[What you have to do] Please copy out the entries below exactly, beginning with the line that contains "category: gazellethomsons" and ending with the line that contains "common name: old-world mice and rats", and include nothing outside that span.

▼▼▼

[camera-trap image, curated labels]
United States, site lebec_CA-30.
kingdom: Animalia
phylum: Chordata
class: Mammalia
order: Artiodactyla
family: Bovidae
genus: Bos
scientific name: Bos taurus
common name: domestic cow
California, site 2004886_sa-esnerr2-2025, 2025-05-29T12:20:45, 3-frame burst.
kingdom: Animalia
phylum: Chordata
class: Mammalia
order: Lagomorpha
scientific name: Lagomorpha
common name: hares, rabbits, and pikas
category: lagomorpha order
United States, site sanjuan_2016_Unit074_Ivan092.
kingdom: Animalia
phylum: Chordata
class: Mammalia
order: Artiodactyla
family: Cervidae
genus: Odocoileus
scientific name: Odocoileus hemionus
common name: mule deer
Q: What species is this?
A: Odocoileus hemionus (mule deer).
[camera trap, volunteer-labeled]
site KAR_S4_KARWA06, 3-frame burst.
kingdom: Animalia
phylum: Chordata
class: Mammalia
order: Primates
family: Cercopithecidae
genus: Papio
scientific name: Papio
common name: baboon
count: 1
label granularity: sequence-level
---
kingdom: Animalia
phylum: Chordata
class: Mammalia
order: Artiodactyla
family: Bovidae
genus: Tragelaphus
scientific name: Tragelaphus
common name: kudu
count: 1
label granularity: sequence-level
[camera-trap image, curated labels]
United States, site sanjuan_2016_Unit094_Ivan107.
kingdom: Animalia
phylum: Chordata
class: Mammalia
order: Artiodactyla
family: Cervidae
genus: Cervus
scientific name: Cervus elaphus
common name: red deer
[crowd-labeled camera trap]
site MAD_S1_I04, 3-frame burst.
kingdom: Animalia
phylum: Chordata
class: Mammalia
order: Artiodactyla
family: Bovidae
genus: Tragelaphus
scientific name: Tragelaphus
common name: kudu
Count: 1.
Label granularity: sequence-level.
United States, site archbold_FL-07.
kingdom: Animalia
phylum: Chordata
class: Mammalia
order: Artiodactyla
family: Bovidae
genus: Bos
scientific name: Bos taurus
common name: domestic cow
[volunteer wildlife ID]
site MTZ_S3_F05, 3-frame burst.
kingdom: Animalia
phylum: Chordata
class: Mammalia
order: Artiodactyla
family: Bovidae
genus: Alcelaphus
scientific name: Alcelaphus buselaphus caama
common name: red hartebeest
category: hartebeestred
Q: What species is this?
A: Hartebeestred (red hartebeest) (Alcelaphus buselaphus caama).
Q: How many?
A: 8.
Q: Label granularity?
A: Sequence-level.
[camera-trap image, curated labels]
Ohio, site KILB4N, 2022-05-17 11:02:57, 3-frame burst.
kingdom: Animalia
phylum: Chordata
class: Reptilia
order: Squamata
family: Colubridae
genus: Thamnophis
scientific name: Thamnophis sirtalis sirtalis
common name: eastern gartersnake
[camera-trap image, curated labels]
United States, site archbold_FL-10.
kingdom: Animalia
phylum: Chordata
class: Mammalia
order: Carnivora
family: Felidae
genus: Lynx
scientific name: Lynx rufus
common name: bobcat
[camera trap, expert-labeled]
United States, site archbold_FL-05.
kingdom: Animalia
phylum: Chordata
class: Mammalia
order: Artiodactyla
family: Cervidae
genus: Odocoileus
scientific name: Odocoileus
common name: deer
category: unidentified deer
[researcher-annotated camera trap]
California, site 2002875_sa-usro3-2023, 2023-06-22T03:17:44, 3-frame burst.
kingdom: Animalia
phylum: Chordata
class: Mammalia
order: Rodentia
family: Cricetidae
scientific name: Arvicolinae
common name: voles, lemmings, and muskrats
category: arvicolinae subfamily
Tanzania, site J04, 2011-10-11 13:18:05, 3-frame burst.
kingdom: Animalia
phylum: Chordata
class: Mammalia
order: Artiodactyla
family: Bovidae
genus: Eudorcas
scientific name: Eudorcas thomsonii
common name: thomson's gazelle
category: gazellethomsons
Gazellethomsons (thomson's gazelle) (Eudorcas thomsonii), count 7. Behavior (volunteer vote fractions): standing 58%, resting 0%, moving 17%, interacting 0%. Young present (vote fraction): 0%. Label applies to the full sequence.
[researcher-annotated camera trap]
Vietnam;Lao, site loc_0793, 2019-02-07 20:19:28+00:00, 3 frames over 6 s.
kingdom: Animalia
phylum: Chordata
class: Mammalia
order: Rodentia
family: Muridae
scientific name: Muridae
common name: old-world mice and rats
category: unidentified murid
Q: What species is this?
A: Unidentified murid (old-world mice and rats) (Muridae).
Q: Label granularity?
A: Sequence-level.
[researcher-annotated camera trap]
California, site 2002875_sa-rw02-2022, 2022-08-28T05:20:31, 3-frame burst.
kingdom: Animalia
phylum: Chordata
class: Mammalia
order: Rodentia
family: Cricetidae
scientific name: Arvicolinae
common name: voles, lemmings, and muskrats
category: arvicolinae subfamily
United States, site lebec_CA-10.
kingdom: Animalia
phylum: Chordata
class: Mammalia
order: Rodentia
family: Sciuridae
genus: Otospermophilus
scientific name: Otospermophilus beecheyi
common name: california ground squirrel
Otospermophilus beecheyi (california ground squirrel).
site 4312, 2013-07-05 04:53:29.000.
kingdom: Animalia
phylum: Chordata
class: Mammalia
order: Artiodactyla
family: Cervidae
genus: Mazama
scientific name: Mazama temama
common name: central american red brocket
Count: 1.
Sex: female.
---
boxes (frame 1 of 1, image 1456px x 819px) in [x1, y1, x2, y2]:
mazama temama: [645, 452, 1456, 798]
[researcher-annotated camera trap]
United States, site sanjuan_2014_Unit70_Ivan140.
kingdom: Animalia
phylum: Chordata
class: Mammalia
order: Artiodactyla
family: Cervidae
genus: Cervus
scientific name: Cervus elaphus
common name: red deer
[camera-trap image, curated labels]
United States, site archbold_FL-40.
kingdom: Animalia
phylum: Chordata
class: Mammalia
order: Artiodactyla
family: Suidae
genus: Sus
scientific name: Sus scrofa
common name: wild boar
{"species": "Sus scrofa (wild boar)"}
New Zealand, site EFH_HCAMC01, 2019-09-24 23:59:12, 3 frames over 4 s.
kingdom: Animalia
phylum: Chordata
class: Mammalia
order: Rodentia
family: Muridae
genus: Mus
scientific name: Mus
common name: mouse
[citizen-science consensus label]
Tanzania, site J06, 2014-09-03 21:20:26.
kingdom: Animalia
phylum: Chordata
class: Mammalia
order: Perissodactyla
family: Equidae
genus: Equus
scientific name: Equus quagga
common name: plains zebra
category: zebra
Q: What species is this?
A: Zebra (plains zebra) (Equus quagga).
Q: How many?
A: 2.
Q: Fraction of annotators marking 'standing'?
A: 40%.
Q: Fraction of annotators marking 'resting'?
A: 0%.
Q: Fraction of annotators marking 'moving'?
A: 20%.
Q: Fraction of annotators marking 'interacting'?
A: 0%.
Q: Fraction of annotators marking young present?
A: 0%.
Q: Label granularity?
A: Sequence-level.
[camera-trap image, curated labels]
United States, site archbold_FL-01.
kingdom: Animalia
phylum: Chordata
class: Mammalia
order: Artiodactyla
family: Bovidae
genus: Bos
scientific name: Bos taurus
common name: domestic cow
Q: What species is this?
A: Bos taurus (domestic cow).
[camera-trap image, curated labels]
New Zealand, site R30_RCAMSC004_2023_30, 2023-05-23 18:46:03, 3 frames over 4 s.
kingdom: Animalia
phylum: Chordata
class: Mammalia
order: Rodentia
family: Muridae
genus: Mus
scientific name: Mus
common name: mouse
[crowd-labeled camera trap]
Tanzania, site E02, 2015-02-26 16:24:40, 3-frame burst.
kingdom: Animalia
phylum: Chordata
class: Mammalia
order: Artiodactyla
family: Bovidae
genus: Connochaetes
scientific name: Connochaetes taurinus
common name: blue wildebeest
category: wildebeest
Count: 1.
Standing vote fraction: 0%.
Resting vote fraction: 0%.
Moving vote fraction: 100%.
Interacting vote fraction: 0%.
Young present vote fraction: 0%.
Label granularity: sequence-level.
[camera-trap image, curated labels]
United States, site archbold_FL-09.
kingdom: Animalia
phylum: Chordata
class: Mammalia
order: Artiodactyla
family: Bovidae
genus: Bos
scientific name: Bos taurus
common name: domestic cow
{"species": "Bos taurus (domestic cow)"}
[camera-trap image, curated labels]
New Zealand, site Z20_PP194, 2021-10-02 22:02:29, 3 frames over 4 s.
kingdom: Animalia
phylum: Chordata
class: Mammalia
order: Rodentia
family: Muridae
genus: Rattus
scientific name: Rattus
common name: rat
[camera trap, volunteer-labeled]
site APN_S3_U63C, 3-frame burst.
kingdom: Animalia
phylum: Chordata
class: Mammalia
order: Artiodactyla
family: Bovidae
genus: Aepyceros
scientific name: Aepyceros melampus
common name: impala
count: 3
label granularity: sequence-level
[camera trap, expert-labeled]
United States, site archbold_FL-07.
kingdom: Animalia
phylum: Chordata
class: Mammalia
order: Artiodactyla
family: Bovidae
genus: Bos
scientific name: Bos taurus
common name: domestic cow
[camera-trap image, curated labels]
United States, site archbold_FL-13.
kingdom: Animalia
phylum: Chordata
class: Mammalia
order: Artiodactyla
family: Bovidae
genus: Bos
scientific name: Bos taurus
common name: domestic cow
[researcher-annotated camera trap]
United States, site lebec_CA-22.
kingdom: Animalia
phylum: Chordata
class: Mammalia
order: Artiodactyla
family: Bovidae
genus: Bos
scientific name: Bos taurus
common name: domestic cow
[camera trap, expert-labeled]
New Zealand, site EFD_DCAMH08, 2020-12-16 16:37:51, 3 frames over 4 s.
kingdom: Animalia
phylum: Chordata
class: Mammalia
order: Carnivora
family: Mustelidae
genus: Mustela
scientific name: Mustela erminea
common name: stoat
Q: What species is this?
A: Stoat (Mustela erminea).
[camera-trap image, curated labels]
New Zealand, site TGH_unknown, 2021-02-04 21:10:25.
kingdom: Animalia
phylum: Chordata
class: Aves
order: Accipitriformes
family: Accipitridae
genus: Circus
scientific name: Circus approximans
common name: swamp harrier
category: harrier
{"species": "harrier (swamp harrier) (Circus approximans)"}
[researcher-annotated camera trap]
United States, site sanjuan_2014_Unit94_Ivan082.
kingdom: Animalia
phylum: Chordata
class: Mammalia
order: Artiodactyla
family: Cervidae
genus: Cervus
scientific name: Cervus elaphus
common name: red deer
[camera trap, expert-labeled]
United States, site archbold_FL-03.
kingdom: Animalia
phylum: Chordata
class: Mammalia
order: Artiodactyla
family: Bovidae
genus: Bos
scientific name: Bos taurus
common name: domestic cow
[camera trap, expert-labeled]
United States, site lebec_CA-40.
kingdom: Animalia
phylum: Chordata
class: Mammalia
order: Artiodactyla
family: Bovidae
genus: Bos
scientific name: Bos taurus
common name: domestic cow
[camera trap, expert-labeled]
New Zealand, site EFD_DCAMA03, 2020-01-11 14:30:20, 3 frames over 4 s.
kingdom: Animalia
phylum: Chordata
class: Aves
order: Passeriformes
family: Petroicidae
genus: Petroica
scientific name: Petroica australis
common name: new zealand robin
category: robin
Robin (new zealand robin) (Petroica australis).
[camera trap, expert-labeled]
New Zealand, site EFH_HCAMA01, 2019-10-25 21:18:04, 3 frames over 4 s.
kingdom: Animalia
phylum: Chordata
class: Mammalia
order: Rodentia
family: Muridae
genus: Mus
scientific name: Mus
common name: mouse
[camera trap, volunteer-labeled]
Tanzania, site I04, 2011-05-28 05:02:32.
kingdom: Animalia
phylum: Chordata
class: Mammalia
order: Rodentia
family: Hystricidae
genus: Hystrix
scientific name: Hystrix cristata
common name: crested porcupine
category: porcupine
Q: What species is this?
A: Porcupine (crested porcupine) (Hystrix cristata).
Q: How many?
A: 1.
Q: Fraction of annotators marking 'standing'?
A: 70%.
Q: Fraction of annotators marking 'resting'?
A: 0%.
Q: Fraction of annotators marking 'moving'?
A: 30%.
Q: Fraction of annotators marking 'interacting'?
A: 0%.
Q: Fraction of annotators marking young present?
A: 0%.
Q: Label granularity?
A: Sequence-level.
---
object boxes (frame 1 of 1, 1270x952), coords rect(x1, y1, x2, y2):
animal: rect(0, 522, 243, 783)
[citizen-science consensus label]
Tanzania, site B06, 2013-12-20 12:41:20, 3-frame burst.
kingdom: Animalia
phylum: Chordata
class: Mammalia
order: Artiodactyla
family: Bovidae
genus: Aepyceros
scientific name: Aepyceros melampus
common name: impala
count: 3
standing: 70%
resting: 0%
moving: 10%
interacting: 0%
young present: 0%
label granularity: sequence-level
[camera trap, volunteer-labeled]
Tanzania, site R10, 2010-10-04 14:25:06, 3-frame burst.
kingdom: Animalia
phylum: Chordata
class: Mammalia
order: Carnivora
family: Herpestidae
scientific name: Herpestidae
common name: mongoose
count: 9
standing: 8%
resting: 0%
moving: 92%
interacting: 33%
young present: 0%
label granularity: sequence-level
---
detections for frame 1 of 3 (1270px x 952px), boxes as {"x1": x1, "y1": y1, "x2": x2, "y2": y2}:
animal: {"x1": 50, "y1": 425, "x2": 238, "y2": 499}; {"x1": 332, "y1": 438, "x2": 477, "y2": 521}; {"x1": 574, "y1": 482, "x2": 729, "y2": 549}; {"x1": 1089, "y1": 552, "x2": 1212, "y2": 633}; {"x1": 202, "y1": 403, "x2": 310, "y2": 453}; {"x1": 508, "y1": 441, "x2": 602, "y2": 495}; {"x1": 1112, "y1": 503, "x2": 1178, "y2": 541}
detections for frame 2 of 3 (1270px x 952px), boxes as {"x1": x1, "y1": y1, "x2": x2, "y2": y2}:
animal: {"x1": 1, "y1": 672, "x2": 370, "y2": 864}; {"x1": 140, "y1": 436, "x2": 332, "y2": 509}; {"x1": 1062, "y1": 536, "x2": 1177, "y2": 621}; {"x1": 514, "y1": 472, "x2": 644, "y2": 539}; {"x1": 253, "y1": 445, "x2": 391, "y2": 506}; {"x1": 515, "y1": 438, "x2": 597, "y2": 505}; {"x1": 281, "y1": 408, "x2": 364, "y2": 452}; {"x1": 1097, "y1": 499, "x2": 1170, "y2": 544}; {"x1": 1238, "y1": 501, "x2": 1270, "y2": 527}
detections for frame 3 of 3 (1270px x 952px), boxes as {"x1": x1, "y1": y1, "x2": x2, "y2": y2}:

▲▲▲

[Result for this exercise]
category: gazellethomsons
Gazellethomsons (thomson's gazelle) (Eudorcas thomsonii), count 7. Behavior (volunteer vote fractions): standing 58%, resting 0%, moving 17%, interacting 0%. Young present (vote fraction): 0%. Label applies to the full sequence.
[researcher-annotated camera trap]
Vietnam;Lao, site loc_0793, 2019-02-07 20:19:28+00:00, 3 frames over 6 s.
kingdom: Animalia
phylum: Chordata
class: Mammalia
order: Rodentia
family: Muridae
scientific name: Muridae
common name: old-world mice and rats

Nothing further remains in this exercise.